Swap "Dr. Seuss" for "Mother Goose" in the blog post, and give the passage between "Which was, in" and "book on it.", inclusive.

Provided text =
----
Because sometimes a status update just isn't enough.

13 June 2012

Braless Days and Braless Niights...

Ever have one of those days when all you really want to do is take your bra off?  

I'm having one of those lives, I think.

It's no great mystery (to me, anyway) that I'm a fairly smart girl... I was born on the cusp of Sagittarius and Capricorn (December 20... which is both incredibly fabulous as well as hideously sucky, both at the same time)  and spent most of my childhood deep in the throes of the Land of the Goat. (For those of you who follow astrology, you'll be all nodding your heads and going "Dayum... you must have been a HUGE pain in the ass as a child!  How did no one ever tape your butt cheeks together and shove you in a locker?" and for those of you who don't?  It means I was kind of exceptional and advanced, precocious, even... and didn't bother to hide it.  Think Sheldon Cooper meets the Smart Girl from Scooby Doo, only with pigtails, an adorable little turned up nose, big brown eyes, and a snotty attitude.)


Except I wasn't.  I was born next door to the Sign of the Goat.


My parents, being educators, didn't bother to curb my obnoxiousness.  If anything, they encouraged it.  They were all, "I know!  Let's teacher her how to sing all her nursery rhymes in Latin when she's 2 and have her perform them at board meetings!  That'll KILL them!"  And so they did.

Then they were all, "You know what would be a GREAT idea?  Let's have her READING AT A 6TH GRADE LEVEL WHEN SHE'S 4!!  THAT WILL MAKE HER THE MOST WELL LOVED CHILD IN PRESCHOOL!"

So I did.  I would peruse the Reader's Digest Condensed Books and look up the words I didn't understand in the Oxford English Dictionary.  While the other "kidneygardeners" (whom I felt it was my duty to correct and educate, I mean, MY GOD... who the hell were their parents?  Some ignorant yokels who were breeding willy-nilly in the backwoods of California's Bay Area?) were reading Jack and Jill, I was perusing Time Magazine and trying to finish Gone With The Wind while tolerating the incredible stupidity of Scarlett O'Hara.  Bonnie Blue Butler was a complete imbecile if falling off a pony rendered her dead, Scarlett. I'm pretty sure that's when I invented the Subtle Eye roll.  It's different than the regular eye roll, where you roll your eyes obviously and deliberately to let the other person realize you think they're wearing their ass as a hat.  No, the SUBTLE eye roll (spell check keeps trying to change "eye roll" to "egg roll"... fuck you, spell check... I don't need your help) is when you quietly wait until the other person is finished being moronic and begins to walk away, and you roll your eyes politely to yourself, while mentally slapping them upside their dayum stupid heads.  

Then you go back to reading your 1200 page book while the other peasants in your  Kindgergarten class insist on calling it "Kidneygarden," playing house, and reading Dr. Seuss.

Which was, in my 5 year old opinion, little more than a big fat waste of time.

Unfortunately, my parents didn't have the common sense to let me skip all the bullshit of elementary school and just go to high school, where I obviously belonged.


5 year old me knew that Dr. Seuss was just a desperate over-rhymer.




Would you like to know how to make every adult in the history of the world hate your child?

Because my parents could have written a book on it.
----
Stored data =
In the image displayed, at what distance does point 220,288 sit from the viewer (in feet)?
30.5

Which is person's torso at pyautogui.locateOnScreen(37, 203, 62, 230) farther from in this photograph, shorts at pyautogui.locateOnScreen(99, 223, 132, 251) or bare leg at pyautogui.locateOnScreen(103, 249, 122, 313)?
----
Reply to the exercise =
Which was, in my 5 year old opinion, little more than a big fat waste of time.

Unfortunately, my parents didn't have the common sense to let me skip all the bullshit of elementary school and just go to high school, where I obviously belonged.


5 year old me knew that Mother Goose was just a desperate over-rhymer.




Would you like to know how to make every adult in the history of the world hate your child?

Because my parents could have written a book on it.